Like other mavericks with creative visions outside the artistic mainstream, Jenkins’ aesthetic passion drives him, despite slim prospects for commercial reward.

Advertisement

While Jenkins may be no more or less pure or passionate about his work than other more commercial or critically successful artists, he’s a part of the creative scene that is seldom seen or written about.

Jenkins, 39, chose the maverick’s role by resisting that commercial siren song, but Hollywood imagery plays a major role in his video work nevertheless. Combatting cultural stereotypes and the media saturation of modern society are longstanding themes for him.

He has adopted the persona of a video “griot,” the name given the village storyteller who passes on the cultural heritage in African society, in dedicating himself to fashioning a Third World video vision.

“I was taking some acting classes at one point but, when I looked at the actual activity level of black actors, I realized I’d never work,” Jenkins declared. “As a video artist, I can produce my own productions and take them in any direction I want.

“I can address any issue and I don’t have to wait for their (the studios) big OK. I thought this was a land of freedom, and video allows me that freedom and opportunity that I can create for myself and at least feel that part of being an American.”

Raised in an integrated environment in Los Angeles, Jenkins received his college education at all-black Southern University in Louisiana during the height of the civil rights movement and counterculture explosion. Making the gallery rounds after returning here with a fine-arts degree in the late ‘60s, he was confronted with a Catch-22 situation that channeled him down the maverick road.

Advertisement

“The problem for most Third World artists is that the history you study is a western history,” he said. “You may end up a good craftsman and have good ideas but the education and institutions really set you up to be an imitator, not an originator. I needed to know how to connect with my own heritage aesthetically.”

Jenkins initially pursued that connection by working on some of the earliest community mural projects in Los Angeles. The prospect of working in the new, creatively wide-open video field became more alluring to him in the early ‘70s.

“I was interested in a broader audience, so the connection with the tube was a natural,” Jenkins declared. “Because of public access on cable, you could go out and shoot something about the community and they’d play it.

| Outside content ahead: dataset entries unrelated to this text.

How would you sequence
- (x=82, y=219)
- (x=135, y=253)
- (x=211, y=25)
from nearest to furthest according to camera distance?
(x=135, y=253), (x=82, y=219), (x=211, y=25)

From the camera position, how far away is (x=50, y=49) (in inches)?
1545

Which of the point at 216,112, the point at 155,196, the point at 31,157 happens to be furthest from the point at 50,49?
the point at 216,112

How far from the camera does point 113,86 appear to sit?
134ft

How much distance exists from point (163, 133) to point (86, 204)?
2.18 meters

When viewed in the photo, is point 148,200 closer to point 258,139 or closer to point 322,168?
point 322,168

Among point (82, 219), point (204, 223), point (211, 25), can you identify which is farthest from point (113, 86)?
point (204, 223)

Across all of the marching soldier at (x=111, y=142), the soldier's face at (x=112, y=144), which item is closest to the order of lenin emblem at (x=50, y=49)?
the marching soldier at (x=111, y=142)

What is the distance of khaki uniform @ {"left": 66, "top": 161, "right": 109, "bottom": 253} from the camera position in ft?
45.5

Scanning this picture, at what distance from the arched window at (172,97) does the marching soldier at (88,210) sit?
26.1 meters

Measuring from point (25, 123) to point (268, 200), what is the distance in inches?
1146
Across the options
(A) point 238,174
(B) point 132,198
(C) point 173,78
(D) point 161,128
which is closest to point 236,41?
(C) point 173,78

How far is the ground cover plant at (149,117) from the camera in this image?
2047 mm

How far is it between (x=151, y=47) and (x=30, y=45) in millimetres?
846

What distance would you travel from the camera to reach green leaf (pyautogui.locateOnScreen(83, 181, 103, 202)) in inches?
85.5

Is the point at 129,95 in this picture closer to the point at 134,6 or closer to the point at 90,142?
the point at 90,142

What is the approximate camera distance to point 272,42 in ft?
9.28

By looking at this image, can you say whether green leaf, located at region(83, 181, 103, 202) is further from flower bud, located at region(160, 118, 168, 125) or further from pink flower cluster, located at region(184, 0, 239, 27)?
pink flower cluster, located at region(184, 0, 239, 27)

“For the first time, people in the community had access to television and I was fascinated by it. As it progressed and entrepreneurship got involved in it, they started knocking the community people out by saying their production values weren’t as good as the standard television offering.”

That development and a general disgust with the U.S. political climate prompted Jenkins to leave the mainland in 1973 for a period of spiritual renewal. He spent 2 1/2 years living in a Hawaiian commune and also briefly became involved with a Christian organization there.

He returned to Los Angeles in 1975 and spent the next year working on murals. He switched back to video and performance art when he was accepted at the Otis/Parsons, graduating in 1979 with a master’s degree in intermedia.

Advertisement

“Video is like automobiles, basically,” he reflected. “It’s a medium based on technology and, as the technology changes and artists get access to it, their forms and modes of expression tend to change as well.

“That presents a sociopolitical relationship to your work: If you don’t have the money to spend on the special effects, does this nullify your statement?”

The potential exclusion due to lack of funds hasn’t dissuaded him from pursuing his goal of disseminating alternative information through his videos. He calls his finished tapes “rituals” and dubbed his personal style of fast, choppy edits “doggereal.”

With teaching credits at UC San Diego, Cal State Dominguez Hills, Antioch College (Ohio) and the Otis/Parsons, Jenkins has fared better than most video artists in surviving economically without straying from his chosen medium. He also won three National Endowment for the Arts grants between 1978 and 1982.

But the academic acceptance didn’t help when he confronted the lack of public exposure affecting virtually all fine-art video makers here. Only a handful of local outlets, ranging from museums to underground rock clubs, exhibit fine-art videos and Jenkins’ political thrust and Third World perspective often encountered stiff opposition there.

“I was told by the previous curator at the Long Beach Art Museum that my work was too heavy and beat the audience over the head,” he recalled. “My answer was, ‘Look, I’m not trying to say something that would hurt someone’s feelings.’

Advertisement

“When I make a videotape, I would like the viewers that are not of my ethnic background to feel they’re having a conversation with a black man. I’m not going to try to be Ronald Reagan because that would be the biggest lie in the world.”